◆ What you are asked to do: Set down exactly the first line of the entries and every line after it, through the line with "Consider this experimental".

[Saved entries]
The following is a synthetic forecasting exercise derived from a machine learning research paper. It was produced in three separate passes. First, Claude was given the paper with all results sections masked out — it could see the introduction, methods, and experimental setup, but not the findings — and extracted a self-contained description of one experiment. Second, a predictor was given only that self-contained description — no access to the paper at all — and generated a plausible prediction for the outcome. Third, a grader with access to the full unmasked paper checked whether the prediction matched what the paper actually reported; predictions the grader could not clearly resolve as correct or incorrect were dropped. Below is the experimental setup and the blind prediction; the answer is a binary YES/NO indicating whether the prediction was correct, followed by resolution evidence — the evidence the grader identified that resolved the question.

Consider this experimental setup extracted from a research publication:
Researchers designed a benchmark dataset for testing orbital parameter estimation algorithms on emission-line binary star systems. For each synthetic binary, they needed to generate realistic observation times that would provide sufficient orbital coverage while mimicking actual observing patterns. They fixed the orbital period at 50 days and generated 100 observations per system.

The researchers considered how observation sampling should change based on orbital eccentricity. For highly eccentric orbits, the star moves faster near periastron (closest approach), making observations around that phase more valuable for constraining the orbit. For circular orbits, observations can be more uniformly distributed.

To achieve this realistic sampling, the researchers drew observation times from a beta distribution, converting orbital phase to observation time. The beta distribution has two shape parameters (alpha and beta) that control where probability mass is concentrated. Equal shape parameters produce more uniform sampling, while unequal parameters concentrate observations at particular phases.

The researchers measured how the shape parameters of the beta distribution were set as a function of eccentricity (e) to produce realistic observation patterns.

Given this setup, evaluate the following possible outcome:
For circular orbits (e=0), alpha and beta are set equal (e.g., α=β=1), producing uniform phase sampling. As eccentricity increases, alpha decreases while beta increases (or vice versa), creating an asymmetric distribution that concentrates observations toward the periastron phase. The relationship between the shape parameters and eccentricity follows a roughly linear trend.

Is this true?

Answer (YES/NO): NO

◆ Reply to the task:
The following is a synthetic forecasting exercise derived from a machine learning research paper. It was produced in three separate passes. First, Claude was given the paper with all results sections masked out — it could see the introduction, methods, and experimental setup, but not the findings — and extracted a self-contained description of one experiment. Second, a predictor was given only that self-contained description — no access to the paper at all — and generated a plausible prediction for the outcome. Third, a grader with access to the full unmasked paper checked whether the prediction matched what the paper actually reported; predictions the grader could not clearly resolve as correct or incorrect were dropped. Below is the experimental setup and the blind prediction; the answer is a binary YES/NO indicating whether the prediction was correct, followed by resolution evidence — the evidence the grader identified that resolved the question.

Consider this experimental setup extracted from a research publication:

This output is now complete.